Fulton Kara A, Liu Danping, Haynie Denise L, Albert Paul S
Division of Intramural Population Health Research, Eunice Kennedy Shriver National Institute of Child Health and Human Development, Bethesda, Maryland 20852 USA,
Ann Appl Stat. 2015;9(1):275-299. doi: 10.1214/14-AOAS791. Epub 2015 Apr 28.
The NEXT Generation Health study investigates the dating violence of adolescents using a survey questionnaire. Each student is asked to affirm or deny multiple instances of violence in his/her dating relationship. There is, however, evidence suggesting that students not in a relationship responded to the survey, resulting in excessive zeros in the responses. This paper proposes likelihood-based and estimating equation approaches to analyze the zero-inflated clustered binary response data. We adopt a mixed model method to account for the cluster effect, and the model parameters are estimated using a maximum-likelihood (ML) approach that requires a Gaussian-Hermite quadrature (GHQ) approximation for implementation. Since an incorrect assumption on the random effects distribution may bias the results, we construct generalized estimating equations (GEE) that do not require the correct specification of within-cluster correlation. In a series of simulation studies, we examine the performance of ML and GEE methods in terms of their bias, efficiency and robustness. We illustrate the importance of properly accounting for this zero inflation by reanalyzing the NEXT data where this issue has previously been ignored.
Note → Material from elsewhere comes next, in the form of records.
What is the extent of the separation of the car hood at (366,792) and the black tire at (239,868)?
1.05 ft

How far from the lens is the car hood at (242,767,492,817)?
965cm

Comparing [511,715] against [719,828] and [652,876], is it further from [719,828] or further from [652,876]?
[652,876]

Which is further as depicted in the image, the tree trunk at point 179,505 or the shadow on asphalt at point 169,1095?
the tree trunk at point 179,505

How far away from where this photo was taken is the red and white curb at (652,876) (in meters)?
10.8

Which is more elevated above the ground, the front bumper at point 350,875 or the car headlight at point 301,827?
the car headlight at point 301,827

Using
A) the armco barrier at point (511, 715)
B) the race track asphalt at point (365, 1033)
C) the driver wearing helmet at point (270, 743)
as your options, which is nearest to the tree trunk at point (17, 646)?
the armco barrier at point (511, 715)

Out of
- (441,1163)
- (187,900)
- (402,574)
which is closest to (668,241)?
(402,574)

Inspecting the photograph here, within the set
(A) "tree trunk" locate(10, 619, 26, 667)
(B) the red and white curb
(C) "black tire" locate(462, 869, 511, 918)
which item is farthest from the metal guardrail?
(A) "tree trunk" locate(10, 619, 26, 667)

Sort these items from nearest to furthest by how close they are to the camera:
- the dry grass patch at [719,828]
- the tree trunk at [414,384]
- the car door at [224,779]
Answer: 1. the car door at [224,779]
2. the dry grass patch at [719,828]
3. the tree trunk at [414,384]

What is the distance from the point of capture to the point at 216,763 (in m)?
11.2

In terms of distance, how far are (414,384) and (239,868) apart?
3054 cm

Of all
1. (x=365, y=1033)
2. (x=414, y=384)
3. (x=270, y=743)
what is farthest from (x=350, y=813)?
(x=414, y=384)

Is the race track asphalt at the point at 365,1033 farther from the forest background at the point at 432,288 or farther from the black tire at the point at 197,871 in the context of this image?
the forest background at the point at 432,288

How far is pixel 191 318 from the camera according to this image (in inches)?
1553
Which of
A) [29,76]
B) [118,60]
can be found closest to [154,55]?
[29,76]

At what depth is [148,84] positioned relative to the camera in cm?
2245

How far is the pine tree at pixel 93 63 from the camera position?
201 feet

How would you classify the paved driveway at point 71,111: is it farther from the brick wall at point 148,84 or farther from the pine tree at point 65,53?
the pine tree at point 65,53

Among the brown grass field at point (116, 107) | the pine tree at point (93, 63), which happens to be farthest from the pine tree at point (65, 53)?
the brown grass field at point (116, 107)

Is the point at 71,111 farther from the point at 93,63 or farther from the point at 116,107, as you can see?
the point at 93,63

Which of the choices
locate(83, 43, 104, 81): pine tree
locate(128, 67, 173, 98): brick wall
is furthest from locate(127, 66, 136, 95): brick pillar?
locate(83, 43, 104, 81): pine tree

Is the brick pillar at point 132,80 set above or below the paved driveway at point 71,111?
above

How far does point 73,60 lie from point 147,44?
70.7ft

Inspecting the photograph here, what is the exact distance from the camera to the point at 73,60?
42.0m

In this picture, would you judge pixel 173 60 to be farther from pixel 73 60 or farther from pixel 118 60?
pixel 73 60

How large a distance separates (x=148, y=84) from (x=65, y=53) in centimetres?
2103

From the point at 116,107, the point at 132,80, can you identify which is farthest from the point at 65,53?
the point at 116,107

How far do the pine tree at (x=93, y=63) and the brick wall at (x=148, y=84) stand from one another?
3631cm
下一代健康研究使用调查问卷对青少年的约会暴力行为进行调查。要求每个学生确认或否认其恋爱关系中多次出现的暴力行为。然而,有证据表明,没有恋爱关系的学生也对调查做出了回应,导致回答中出现过多的零值。本文提出了基于似然性和估计方程的方法来分析零膨胀聚类二元响应数据。我们采用混合模型方法来考虑聚类效应,并使用最大似然(ML)方法估计模型参数,该方法需要高斯-埃尔米特求积(GHQ)近似来实现。由于对随机效应分布的错误假设可能会使结果产生偏差,我们构建了广义估计方程(GEE),该方程不需要正确指定聚类内相关性。在一系列模拟研究中,我们从偏差、效率和稳健性方面检验了ML和GEE方法的性能。我们通过重新分析之前忽略了这个问题的下一代健康研究数据,说明了正确考虑这种零膨胀的重要性。